Маша, забери меня отсюда,

очи жжет постылая остуда,

и такая липкая посуда,

что главврач созрел для самосуда.

Опустились, опустели нравы,

лечат нас за рупь, а это жутко.

В дебрях одичавшего желудка

копошатся жабы и удавы.

Санитар мне рассказал, как другу,

что его жена идет по кругу,

познавать любовную науку,

а ему все сны ложатся в руку.

Пропадать за грош кому охота,

и в палатах стало очень тихо, –

молодая рыжая врачиха

будет на лечить для хозрасчета.

Еще хуже, что в теченье суток,

в центре площади, на ветхом пьедестале,

медный всадник давит на педали

и стреляет самых светлых уток.

2

Маша, ты помнишь в туманном рассвете

меня увозили в машине с крестом.

Не смея проснуться, плакали дети,

и ты задыхалась искусанным ртом.

А я хотел к вам прижаться теснее,

чтоб слезку лизнуть на родимых глазах,

но санитары мне дали по шее,

а я бледнолицему вылущил пах.

Как он согнулся, сложился, паскуда,

и к уху пополз улыбавшийся рот.

Самый гуманный апостол – Иуда,

запомни, любимая, – Искариот.

Предал, конечно, но сколько их было

мелких и гнусных иуд записных.

А меня конопатый верзила,

ударил костлявым коленом под дых.

Как навалились, в дороге смиряли,

и еле живого, но все ж довезли.

А медный всадник давил на педали

и тени слоились в дорожной пыли.

И к мутным оконцам нахлынули лица,

и ветер понес неприкаянный прах.

А 37-й по-прежнему длится

в обугленных генах и хилых сердцах.

3

Что же пальцы по стеке ползут,

словно нет для них доли в теле.

А часы как на грех онемели,

но идут без секунд и минут.

Маша, жди меня через часок,

я вернусь.

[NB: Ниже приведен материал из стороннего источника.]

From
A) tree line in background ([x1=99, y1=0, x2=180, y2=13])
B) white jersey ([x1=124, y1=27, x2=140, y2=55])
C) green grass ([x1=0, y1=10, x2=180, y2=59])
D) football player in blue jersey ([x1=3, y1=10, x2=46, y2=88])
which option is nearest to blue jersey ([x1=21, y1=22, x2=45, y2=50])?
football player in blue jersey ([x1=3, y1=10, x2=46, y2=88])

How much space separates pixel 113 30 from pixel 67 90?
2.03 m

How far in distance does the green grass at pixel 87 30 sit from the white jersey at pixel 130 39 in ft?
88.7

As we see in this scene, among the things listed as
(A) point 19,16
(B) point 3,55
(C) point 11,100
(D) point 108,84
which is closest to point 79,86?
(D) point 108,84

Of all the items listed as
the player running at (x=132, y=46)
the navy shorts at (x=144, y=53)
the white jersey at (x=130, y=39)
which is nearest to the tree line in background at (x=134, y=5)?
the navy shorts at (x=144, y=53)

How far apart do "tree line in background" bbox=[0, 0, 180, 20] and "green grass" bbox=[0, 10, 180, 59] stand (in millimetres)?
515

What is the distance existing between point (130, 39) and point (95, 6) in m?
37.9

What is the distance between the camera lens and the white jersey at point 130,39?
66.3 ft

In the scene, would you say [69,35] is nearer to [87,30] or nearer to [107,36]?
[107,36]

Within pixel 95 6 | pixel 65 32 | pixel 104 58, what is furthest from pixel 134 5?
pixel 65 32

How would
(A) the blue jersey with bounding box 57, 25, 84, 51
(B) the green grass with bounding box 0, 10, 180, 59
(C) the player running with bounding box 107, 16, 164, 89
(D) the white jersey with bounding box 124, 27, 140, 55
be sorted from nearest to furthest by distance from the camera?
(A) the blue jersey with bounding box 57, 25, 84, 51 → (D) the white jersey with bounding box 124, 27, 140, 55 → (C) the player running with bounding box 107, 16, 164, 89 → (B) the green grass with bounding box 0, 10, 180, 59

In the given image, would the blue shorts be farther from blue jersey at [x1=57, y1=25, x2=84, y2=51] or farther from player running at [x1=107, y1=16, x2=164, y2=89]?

Озверевшее время

больно клюнуло в мягкое темя

и закрылась душа, как замок,

и свернулось, и в точке густой

я висел, и кричал, и метался,

и о пальцы свои спотыкался,

и вставала стена за стеной.

4

Подфартило, повстречал я тезку

с юморной фамилией – Шагал.

Он мне металлической расческой

двери, как бутылки, открывал.

А когда мы выползли наружу,

солнце запечатало глаза,

осветило сгорбленную душу,

и скатилась мутная слеза.

И тогда мы вспомнили про право

юридическое – в памяти провал.

Я через забор – и шмыг направо,

а Шагал налево зашагал.

Беспокойство нарастало гулко,

 

било, словно колокол в ушах:

заблудился в дебрях переулка

или в металлических лесах?

А вдали топорщились афиши,

и красотки – я на них глазел –

танцевали на костях, но крыши

прикрывали недостатки тел.

И я понял, что людям нет дела

к небесам, а вокруг кутерьма,

но надежда надсадно хрипела:

эдак точно свихнешься с ума.

5

И не было и нет ночного леса,

все блажь пустая, мертвая тоска.

Туманная промозглая завеса,

колышется, сгущаясь у виска.

Иду в полшага, растопырив руки,

и кто за мной, как на последний суд, –

отцы и деды, правнуки и внуки,

или деревья вразнобой идут.

Ну было бы темно – тогда другое дело,

а то серо – и в двух шагах ни зги.

Но я иду – мое ли это тело,

мои ли робкие, чуть слышные шаги?

И кто идет? Кто впереди, кто сзади?

В лесу ли я иль в городе чужом?

Я не пойму. Скажите Бога ради

хоть что-нибудь на языке любом.

Но все молчат. Видать у них нет знаков,

и слов, и мыслей – лишь одна тоска.

А серый сумрак всюду одинаков

и плещется, как прежде, у виска.

6

Я вернулся. Меня пожурили

по-отечески, даже не били.

Ржали за стенкой автомобили.

Маша, это больничные будни:

у кухарки отвисшие груди,

санитары, наверно, не люди.

Я живу в постоянной тревоге,

а спаситель томится в дороге

или, может, стоит на пороге?

7

Как нам хорошо живется, Маша,

на обед картошка и компот,

а на ужин гречневая каша

плюс уколы: в зад или в перед.

Укрепляет лихо терапия,

зазубрил дословно назубок,

что я не бунтарь и не мессия,

а помог электро-тро-тро-шок.

А врачи у нас такие, что не худо

называть их честью города.

Стала чище и светлей посуда,

появилась теплая вода.

Пустяки, а все ж приятно глазу,

все в заботах – непомерный труд.

Пусть у нас не все свершится сразу –

мы поймем, и нас тогда поймут.

А вчера сказали на поправку

дело движется и скоро я домой

попаду, как только справят справку,

с обновленной чистой головой.

Но в пылу восторгов и полемик

я забыл про грозный пьедестал:

медный всадник – местный академик,

дядя Павлов, – я о нем писал.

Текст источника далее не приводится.